(Data entries)
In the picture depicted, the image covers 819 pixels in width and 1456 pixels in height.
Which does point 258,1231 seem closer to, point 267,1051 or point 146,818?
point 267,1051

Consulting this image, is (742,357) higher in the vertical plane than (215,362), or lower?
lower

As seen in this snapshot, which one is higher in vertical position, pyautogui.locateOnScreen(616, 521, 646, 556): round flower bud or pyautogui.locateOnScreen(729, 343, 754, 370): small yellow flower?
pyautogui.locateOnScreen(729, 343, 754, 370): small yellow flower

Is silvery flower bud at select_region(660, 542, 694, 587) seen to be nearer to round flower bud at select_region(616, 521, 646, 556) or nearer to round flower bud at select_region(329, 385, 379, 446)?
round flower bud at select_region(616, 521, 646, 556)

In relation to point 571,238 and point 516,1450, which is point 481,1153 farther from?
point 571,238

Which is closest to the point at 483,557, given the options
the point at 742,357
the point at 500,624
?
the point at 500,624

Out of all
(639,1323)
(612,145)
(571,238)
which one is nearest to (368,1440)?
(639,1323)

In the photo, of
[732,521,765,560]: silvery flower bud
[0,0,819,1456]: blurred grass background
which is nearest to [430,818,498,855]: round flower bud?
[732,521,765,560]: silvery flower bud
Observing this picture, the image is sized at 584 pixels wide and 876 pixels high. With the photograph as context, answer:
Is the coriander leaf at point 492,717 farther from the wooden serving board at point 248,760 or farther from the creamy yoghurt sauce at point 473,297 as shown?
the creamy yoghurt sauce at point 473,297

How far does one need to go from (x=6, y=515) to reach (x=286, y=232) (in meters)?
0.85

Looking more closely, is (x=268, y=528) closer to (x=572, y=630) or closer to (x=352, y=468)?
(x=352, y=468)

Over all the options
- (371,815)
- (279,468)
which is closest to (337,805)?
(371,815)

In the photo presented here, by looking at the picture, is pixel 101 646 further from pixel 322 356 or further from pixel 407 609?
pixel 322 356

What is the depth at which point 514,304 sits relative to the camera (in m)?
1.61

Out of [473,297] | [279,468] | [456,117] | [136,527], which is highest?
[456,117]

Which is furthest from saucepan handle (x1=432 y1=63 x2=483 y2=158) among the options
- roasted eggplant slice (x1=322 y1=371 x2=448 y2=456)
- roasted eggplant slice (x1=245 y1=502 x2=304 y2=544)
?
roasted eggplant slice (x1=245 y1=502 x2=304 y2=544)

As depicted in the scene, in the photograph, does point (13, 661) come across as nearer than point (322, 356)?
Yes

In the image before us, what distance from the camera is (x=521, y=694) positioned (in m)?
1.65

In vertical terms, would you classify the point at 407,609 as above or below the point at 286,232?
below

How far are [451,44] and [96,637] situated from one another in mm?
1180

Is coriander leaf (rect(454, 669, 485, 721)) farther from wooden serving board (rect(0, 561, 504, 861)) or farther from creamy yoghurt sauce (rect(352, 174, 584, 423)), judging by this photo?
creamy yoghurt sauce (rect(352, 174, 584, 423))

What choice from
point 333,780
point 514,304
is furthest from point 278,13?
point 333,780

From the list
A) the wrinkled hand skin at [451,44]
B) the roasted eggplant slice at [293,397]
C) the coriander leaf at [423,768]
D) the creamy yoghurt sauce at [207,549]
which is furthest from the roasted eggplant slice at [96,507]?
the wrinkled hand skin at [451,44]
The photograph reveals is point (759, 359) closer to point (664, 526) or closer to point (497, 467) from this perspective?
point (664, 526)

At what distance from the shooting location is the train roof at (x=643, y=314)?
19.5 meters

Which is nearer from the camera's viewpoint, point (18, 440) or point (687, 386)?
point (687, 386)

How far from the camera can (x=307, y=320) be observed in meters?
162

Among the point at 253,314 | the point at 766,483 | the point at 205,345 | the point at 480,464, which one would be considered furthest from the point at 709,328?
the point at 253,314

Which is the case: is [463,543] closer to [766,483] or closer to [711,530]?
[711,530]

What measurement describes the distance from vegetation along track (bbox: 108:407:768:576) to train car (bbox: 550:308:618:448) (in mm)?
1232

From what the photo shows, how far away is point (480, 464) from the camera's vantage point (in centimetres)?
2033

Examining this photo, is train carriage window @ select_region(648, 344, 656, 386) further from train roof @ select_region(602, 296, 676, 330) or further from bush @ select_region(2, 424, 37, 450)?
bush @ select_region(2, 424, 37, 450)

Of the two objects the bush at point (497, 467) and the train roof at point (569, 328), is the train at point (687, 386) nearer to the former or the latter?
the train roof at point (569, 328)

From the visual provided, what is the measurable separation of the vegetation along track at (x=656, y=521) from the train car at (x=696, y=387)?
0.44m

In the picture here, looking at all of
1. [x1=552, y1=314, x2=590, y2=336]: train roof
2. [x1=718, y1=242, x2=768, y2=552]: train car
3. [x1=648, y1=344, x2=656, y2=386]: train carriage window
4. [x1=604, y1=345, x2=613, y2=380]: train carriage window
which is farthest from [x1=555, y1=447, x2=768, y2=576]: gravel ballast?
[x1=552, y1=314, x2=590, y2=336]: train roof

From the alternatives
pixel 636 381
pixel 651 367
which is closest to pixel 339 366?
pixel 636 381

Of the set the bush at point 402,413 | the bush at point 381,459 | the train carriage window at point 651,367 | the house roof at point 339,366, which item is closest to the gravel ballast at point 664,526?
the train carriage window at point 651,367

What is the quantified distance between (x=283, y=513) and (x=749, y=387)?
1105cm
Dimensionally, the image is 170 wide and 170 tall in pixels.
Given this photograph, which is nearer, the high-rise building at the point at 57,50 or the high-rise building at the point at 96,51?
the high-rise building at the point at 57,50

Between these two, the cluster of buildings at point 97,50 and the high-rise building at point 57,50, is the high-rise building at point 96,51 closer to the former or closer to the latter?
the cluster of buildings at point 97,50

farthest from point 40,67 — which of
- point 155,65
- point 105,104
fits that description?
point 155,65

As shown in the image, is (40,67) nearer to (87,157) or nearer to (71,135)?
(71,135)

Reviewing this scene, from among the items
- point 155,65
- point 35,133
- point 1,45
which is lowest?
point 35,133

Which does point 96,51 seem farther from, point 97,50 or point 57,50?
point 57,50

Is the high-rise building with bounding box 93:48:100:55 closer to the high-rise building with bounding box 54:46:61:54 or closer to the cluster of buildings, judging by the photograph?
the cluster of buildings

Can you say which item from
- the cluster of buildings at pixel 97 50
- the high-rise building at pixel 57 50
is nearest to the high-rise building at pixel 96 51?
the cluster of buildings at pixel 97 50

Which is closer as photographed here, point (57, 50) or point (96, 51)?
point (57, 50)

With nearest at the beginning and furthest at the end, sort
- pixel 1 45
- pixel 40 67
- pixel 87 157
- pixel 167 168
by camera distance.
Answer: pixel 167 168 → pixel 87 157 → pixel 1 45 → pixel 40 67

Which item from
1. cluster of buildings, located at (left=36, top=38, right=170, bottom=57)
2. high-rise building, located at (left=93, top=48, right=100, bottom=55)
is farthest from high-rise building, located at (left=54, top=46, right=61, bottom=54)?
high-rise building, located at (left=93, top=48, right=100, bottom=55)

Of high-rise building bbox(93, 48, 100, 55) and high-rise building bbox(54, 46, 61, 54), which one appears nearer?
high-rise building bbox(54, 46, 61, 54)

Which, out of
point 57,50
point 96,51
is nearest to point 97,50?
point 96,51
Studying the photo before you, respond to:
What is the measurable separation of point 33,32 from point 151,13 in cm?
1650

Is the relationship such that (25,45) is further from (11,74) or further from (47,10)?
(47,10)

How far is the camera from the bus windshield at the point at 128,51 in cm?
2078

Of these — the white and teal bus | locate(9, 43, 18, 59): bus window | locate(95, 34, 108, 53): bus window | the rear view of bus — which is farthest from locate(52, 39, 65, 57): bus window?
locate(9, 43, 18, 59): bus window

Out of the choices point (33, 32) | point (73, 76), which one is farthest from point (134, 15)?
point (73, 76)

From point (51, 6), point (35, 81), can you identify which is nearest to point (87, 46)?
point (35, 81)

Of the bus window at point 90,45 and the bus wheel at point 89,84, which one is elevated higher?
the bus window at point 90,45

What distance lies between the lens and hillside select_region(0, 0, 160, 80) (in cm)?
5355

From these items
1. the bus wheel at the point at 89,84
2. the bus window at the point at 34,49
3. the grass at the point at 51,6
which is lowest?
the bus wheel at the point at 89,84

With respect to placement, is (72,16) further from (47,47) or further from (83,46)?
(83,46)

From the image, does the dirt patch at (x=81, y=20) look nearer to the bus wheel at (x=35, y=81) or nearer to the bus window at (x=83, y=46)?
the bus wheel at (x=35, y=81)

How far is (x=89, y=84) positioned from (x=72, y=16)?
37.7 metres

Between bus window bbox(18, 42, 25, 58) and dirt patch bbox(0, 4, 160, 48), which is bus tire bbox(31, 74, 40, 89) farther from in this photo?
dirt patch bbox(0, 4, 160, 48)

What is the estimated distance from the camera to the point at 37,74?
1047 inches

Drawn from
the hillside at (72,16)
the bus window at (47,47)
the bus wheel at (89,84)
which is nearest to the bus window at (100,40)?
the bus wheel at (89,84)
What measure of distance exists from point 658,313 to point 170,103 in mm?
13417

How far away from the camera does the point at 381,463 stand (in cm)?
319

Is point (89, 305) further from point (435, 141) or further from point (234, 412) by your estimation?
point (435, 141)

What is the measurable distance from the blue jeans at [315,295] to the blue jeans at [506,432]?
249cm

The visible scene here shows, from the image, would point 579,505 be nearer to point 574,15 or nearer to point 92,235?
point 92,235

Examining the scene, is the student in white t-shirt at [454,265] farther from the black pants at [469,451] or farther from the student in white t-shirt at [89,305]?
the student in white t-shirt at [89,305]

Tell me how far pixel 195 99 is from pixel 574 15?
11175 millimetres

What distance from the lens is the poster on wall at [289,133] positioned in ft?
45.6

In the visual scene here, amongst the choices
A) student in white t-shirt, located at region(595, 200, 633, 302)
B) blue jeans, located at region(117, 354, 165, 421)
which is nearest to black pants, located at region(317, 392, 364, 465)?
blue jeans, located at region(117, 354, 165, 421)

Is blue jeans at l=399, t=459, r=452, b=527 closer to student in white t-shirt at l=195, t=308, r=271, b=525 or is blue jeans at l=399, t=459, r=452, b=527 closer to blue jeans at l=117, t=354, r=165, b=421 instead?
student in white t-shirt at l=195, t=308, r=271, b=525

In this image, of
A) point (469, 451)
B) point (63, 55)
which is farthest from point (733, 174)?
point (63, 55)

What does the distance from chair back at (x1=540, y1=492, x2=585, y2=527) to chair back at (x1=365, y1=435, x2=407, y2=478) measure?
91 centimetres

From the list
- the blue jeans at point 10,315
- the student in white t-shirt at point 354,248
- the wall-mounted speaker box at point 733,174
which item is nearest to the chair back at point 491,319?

### Task to carry out
Can you quote the listing from the line containing "Is point (89, 305)" through the last line of the listing, including both of those lines?

### Task output
Is point (89, 305) further from point (435, 141) or further from point (234, 412) by your estimation?
point (435, 141)

What is the measurable distance from the blue jeans at [315,295] to the blue jeans at [506,432]?
249cm

The visible scene here shows, from the image, would point 579,505 be nearer to point 574,15 or nearer to point 92,235?
point 92,235

Examining the scene, is the student in white t-shirt at [454,265] farther from the black pants at [469,451] or farther from the student in white t-shirt at [89,305]?
the student in white t-shirt at [89,305]

Tell me how far pixel 195 99 is from pixel 574 15?
11175 millimetres

What distance from the lens is the poster on wall at [289,133] positioned in ft?
45.6

In the visual scene here, amongst the choices
A) student in white t-shirt, located at region(595, 200, 633, 302)
B) blue jeans, located at region(117, 354, 165, 421)
which is nearest to black pants, located at region(317, 392, 364, 465)?
blue jeans, located at region(117, 354, 165, 421)

Is blue jeans at l=399, t=459, r=452, b=527 closer to student in white t-shirt at l=195, t=308, r=271, b=525 or is blue jeans at l=399, t=459, r=452, b=527 closer to blue jeans at l=117, t=354, r=165, b=421 instead?
student in white t-shirt at l=195, t=308, r=271, b=525

In this image, of
A) point (469, 451)
B) point (63, 55)
which is farthest from point (733, 174)?
point (63, 55)

What does the distance from chair back at (x1=540, y1=492, x2=585, y2=527) to chair back at (x1=365, y1=435, x2=407, y2=478) measure?
91 centimetres

From the list
- the blue jeans at point 10,315
- the student in white t-shirt at point 354,248
- the wall-mounted speaker box at point 733,174
which item is nearest to the chair back at point 491,319?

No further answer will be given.